• Task to carry out: Copy out the lines word for word, starting at the line with "Looking at this image, would" and continuing through the last line of the records.
***** Provided data
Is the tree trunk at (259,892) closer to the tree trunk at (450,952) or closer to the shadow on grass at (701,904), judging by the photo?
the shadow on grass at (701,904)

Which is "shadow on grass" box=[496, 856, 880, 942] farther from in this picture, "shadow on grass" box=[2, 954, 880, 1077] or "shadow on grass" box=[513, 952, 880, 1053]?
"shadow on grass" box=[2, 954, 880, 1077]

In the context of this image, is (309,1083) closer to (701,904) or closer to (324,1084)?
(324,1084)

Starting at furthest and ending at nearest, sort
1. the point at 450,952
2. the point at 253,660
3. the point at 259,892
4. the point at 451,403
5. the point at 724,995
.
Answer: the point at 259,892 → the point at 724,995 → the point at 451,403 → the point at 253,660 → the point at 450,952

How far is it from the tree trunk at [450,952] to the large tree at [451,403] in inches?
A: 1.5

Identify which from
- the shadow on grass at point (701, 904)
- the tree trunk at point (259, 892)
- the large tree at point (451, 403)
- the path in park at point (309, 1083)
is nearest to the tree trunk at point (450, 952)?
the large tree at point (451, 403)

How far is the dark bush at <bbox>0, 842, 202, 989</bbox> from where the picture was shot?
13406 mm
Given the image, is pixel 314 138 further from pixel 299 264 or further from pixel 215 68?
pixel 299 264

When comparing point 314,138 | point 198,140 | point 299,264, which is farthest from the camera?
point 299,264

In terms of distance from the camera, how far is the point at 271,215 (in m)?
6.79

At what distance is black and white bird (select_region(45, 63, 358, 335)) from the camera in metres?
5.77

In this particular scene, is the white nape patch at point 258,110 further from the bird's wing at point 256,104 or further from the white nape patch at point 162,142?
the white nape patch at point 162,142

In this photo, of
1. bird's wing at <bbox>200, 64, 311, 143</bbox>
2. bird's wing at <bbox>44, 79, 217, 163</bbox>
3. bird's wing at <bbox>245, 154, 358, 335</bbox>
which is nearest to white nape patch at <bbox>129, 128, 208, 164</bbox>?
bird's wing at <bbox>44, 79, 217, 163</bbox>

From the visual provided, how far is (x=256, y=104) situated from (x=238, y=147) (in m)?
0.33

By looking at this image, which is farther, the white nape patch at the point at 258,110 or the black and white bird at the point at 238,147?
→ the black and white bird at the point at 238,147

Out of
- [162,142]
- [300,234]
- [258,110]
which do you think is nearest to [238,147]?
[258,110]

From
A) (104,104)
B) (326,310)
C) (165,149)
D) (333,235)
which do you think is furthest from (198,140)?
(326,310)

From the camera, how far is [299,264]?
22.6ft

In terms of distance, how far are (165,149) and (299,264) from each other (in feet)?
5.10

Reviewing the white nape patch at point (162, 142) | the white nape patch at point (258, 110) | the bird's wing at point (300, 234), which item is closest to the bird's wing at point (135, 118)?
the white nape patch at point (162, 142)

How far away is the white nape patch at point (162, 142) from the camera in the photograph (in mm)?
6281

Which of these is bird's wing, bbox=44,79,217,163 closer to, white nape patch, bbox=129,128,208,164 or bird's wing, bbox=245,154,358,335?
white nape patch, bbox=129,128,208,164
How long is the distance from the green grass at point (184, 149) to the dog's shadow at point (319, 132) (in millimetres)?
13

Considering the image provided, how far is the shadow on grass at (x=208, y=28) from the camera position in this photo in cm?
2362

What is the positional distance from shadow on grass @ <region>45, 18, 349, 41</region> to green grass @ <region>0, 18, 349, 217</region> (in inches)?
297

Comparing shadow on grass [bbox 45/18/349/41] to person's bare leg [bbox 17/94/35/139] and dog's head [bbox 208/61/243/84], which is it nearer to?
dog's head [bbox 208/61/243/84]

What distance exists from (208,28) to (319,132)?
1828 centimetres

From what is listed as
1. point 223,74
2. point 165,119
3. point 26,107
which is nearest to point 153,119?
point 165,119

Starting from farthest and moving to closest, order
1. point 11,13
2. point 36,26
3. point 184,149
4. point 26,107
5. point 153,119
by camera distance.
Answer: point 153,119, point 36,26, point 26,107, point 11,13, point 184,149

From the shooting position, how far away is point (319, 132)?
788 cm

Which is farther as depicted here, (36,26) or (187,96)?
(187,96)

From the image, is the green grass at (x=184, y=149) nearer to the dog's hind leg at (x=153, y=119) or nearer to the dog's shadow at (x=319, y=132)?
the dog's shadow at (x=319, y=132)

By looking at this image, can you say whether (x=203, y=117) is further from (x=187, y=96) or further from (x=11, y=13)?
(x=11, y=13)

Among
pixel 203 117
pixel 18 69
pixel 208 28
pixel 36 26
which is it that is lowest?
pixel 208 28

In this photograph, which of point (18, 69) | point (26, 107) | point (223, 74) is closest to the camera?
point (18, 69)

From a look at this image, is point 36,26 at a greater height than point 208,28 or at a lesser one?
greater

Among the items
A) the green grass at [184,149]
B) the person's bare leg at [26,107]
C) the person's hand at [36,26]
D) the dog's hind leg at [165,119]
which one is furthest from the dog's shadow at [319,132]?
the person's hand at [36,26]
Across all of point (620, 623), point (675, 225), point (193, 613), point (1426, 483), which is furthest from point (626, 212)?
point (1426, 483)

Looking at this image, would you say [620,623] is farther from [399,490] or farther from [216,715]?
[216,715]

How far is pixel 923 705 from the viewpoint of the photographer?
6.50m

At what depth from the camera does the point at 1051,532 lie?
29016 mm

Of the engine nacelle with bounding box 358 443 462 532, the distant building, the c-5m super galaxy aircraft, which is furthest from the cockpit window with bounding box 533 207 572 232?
**********
• Answer:
Looking at this image, would you say [620,623] is farther from [399,490] or farther from [216,715]?
[216,715]

How far is pixel 923 705 from the viewpoint of the photographer?
6.50m

At what depth from the camera does the point at 1051,532 lie?
29016 mm

Of the engine nacelle with bounding box 358 443 462 532, the distant building, the c-5m super galaxy aircraft, which is furthest from the cockpit window with bounding box 533 207 572 232?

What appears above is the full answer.